Expression of CD154/CD40 ligand (CD154/CD40L), an important molecular component of CD4+ T-cell help, can be triggered by T-cell receptor (TCR) stimulation. Dephosphorylation of the transcriptional element Nuclear Factor of Activated T cells-1 (NFAT1) is a critical activation step in the TCR-initiated signal transduction cascade which promotes CD154/CD40L expression. Cyclosporin A (CsA), which interferes with NFAT1 activation, has been shown to be an effective inhibitor of TCR-triggered CD154/CD40L expression by resting T cells.

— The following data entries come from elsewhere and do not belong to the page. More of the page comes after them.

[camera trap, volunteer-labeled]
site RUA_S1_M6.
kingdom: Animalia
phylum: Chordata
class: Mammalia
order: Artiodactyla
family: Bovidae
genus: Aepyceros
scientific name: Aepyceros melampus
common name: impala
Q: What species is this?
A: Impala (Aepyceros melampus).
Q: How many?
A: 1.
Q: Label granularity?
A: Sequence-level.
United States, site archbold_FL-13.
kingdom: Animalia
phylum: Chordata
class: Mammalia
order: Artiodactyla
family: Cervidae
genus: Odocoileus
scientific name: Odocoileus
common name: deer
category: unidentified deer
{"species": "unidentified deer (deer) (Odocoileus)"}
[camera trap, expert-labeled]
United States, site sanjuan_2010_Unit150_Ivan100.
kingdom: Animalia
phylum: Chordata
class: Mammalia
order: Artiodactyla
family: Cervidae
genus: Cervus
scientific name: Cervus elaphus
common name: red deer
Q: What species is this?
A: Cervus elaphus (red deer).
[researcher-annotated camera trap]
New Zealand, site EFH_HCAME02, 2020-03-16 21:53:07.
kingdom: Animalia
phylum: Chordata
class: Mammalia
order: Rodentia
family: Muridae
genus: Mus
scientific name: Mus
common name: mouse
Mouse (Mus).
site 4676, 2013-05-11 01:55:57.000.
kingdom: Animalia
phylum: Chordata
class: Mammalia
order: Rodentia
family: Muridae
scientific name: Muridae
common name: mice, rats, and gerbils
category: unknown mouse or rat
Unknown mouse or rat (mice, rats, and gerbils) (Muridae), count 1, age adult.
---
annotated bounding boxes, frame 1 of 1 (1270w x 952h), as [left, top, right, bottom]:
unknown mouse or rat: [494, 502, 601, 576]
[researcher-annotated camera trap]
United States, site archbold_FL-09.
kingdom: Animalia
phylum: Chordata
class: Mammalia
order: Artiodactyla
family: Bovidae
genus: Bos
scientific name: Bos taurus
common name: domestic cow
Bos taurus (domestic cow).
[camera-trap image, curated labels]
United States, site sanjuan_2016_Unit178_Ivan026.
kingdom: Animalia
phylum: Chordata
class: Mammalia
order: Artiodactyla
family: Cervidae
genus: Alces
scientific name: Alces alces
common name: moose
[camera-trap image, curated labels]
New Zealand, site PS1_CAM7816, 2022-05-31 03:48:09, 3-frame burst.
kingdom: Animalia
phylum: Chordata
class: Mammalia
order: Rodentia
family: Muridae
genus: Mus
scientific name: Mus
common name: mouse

We now report that recombinant interleukin-2 (rIL-2) is also capable of inducing CD154/CD40L on CD4+ T lymphoblasts via a pathway triggered independently of the CD3/TCR receptor complex. Recombinant IL-2-mediated CD154/CD40L expression, in contrast to that triggered by CD3/TCR stimulation, is only partially inhibited by CsA. The capacity of rIL-2 to induce CD154/CD40L expression by T lymphoblasts also extends to a restricted number of cytokines sharing the cytokine receptor common gamma chain, including IL-15, and, to a lesser extent, IL-7, but not IL-4. A similar CsA-resistant CD154/CD40L induction pathway can be triggered in primary T cells by the combination of anti-CD3 stimulation and recombinant lymphokines. In contrast to T lymphoblasts, the CsA-resistant CD154/CD40L induction in primary lymphocytes can be efficiently triggered by multiple cytokines which bind the common gamma chain receptor family. The data outline a novel pathway of CD154/CD40L induction which is, at least in part, independent of NFAT1 and resistant to CsA. A more complete understanding of the mechanisms governing CD154/CD40L expression may facilitate the rational design of specifically targeted immunotherapeutic agents.